NS-3 is an abstract model of network protocols and components, which may not accurately represent real-world hardware and real-time conditions. It is effective for simulating network behaviour and performance but may oversimplify aspects of network operation and hardware limitations. Hardware-in-the-Loop (HIL) allows for interactive testing with actual hardware, providing a closer approximation of real-time behaviour. NS-3 can simulate large-scale networks with numerous nodes and complex topologies but may be limited by physical hardware and the cost of scaling up to large or complex networks. HIL is more suited for detailed testing of specific components or subsystems due to physical constraints and costs.

This research integrates user authentication, registration, and key generation into the data acquisition layer. The switch layer manages tasks such as switch selection, flow rule security, and hashing. In the domain control layer, activities involve packet analysis and classification. The smart control layer focuses on efficient packet transmission. The proposed system, incorporating blockchain and advanced neural networks, enhances 5G network security by addressing resource constraints and demonstrating superior attack mitigation, contributing to network resilience in a connected and evolving era.

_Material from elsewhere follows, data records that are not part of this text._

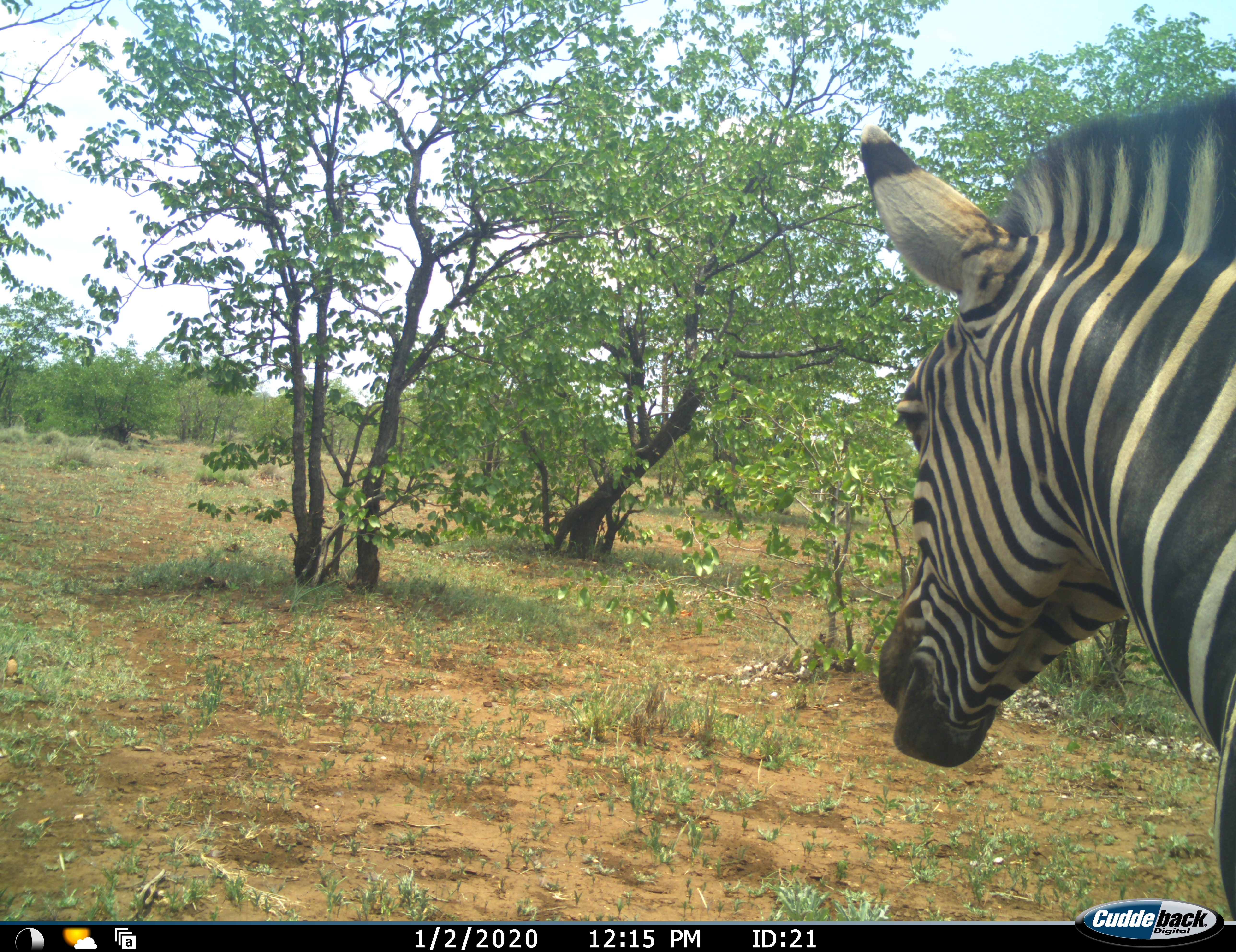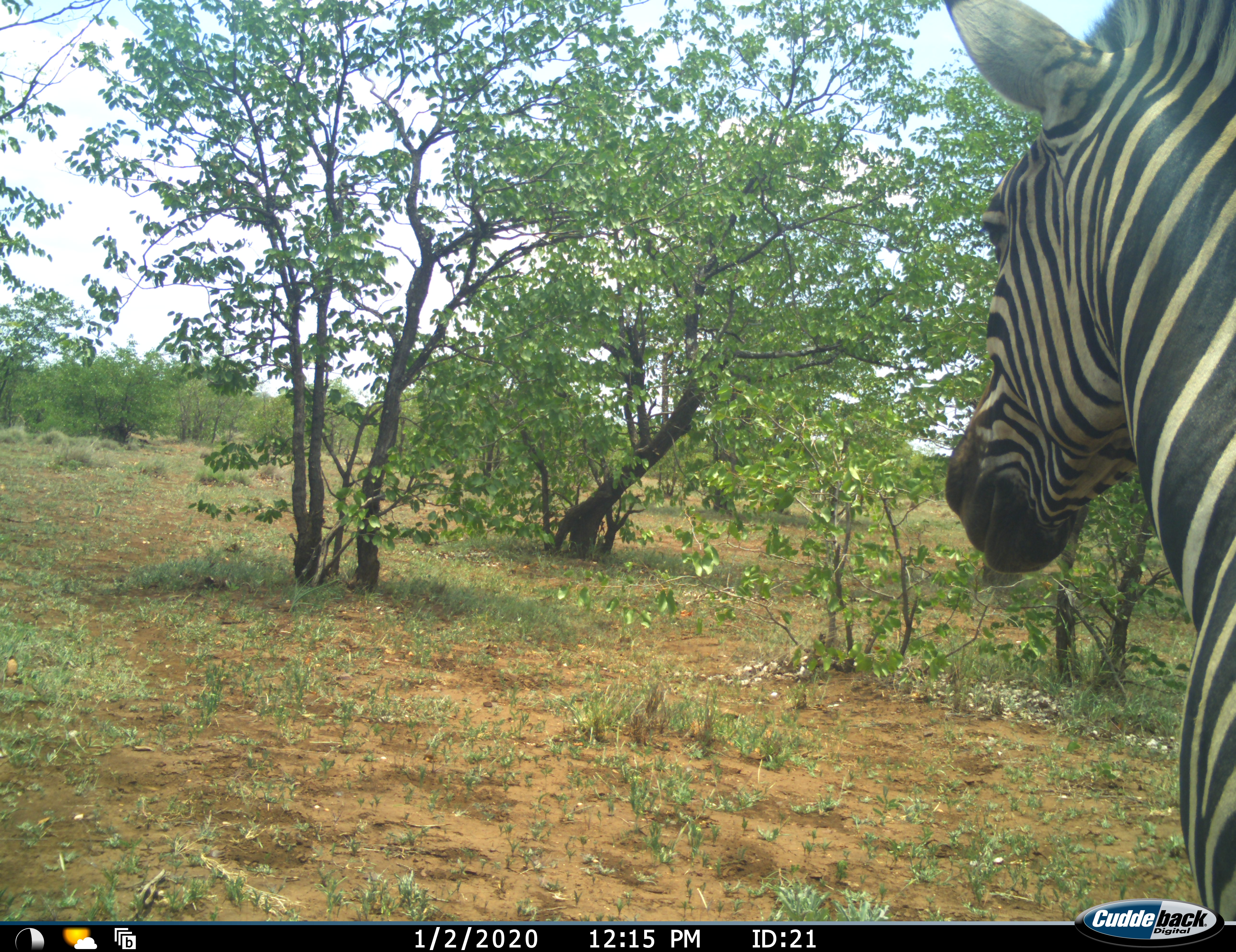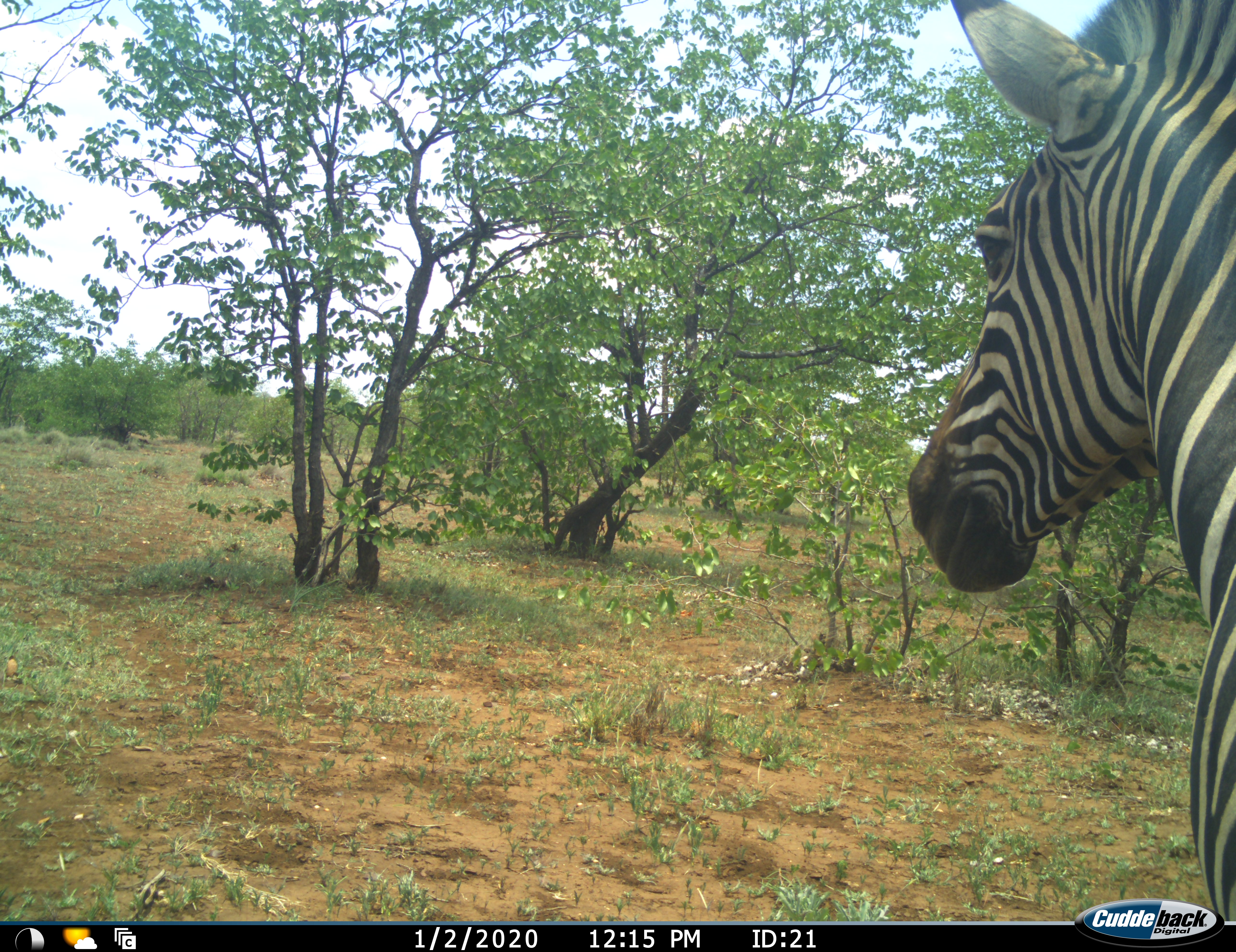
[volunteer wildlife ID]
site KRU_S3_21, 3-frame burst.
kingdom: Animalia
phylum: Chordata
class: Mammalia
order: Perissodactyla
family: Equidae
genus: Equus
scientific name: Equus quagga burchellii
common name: burchell's zebra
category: zebraburchells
Zebraburchells (burchell's zebra) (Equus quagga burchellii), count 1. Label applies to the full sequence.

5. Conclusions and Future Scope

The blockchain-based intrusion detection system addresses resource constraints in 5G SDN by merging blockchain security and advanced neural networks. This robust solution fortifies mobile users’ information security, heightening the challenge for attackers. The decentralized blockchain ensures resilience by avoiding a single vulnerability point, promoting trust with its transparent, tamper-resistant design. The blockchain-based intelligent intrusion detection and prevention system overcomes the challenges of resource constraints faced by SDN controllers and switches in the 5G software-defined architecture. It enhances information security and broadens threat detection capabilities, shaping the future of 5G network security. The proposed BSHNN algorithm shows significant enhanced performance with respect to parameters such as accuracy, precision, recall, detection rate, and authentication time. The results also reveal that our proposal provides a substantial increase in throughput with a minimum packet loss ratio.

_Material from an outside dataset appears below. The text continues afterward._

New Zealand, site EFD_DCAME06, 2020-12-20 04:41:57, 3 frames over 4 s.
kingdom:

Further research in this field involves exploring potential challenges and limitations in integrating blockchain technology into 5G networks. It also includes investigating ways to minimize the overhead introduced by blockchain while maintaining its security benefits. Additionally, there is a need for ongoing research into more advanced AI techniques to achieve even more accurate packet classification and intrusion detection. These avenues of exploration will contribute to the continued enhancement of network security and the adoption of innovative technologies.